The lyrics are as thought provoking and poetic as one has come to expect from this veteran balladeer: "Going Through the Motions" sadly predicts "We'll have a big parade for every day that you stay clean...but when the trumpets fade, you'll go under like a submarine," while simplicity comes off profoundly in the last cut, "Beautiful;" "Sometimes it hurts me to feel such tenderness."
I must raise the glove of the first cut, "Dear John," a three-chord, energetic, keep-it-simple beefcake that comes at you swinging, laying out the character introductions and revving the engine of that Cadillac as we embark on our cross-country journey with John and Caroline. They must have hit slow traffic on Route 65, however, as the scenery just gets duller from there.

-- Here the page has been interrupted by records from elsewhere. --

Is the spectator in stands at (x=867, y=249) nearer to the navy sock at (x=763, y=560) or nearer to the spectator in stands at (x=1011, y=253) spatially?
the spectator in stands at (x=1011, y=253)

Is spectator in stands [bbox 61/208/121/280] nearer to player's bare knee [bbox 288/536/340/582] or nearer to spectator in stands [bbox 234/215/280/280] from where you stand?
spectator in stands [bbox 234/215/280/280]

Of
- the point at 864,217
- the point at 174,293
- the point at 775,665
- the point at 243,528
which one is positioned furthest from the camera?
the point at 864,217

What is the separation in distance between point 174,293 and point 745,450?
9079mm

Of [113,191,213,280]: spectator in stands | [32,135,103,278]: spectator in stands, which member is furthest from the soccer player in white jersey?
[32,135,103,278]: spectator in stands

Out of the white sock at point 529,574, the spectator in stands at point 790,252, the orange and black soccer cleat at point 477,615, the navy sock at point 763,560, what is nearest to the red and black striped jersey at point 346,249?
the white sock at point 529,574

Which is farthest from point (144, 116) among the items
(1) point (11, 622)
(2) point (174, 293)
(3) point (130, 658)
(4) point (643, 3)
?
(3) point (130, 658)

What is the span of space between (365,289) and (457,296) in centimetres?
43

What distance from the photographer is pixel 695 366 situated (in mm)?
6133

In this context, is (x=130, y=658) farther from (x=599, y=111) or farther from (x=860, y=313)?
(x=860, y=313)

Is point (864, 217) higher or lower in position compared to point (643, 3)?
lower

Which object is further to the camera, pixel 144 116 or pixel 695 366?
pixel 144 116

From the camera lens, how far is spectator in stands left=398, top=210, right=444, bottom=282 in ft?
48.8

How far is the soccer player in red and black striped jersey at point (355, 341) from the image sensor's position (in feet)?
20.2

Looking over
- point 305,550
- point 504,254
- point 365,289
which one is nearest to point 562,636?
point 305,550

Song for song the work contains much interest, yet somehow the album taken as a whole suffers as a repetitive, indistinct mass steeped in black eye-rolling melancholy. Familiar turf for Ms. Mann, but in this instance, thankfully, there is a framework to embrace as opposed to the uncontrolled seepage of 2002's Lost in Space and the majority of Bachelor No. 2. The stupefying ease with which she knocks out her own complicated musical arrangements damn near takes a dive to the mundane overall effect of The Forgotten Arm. Stock up on ammonia capsules.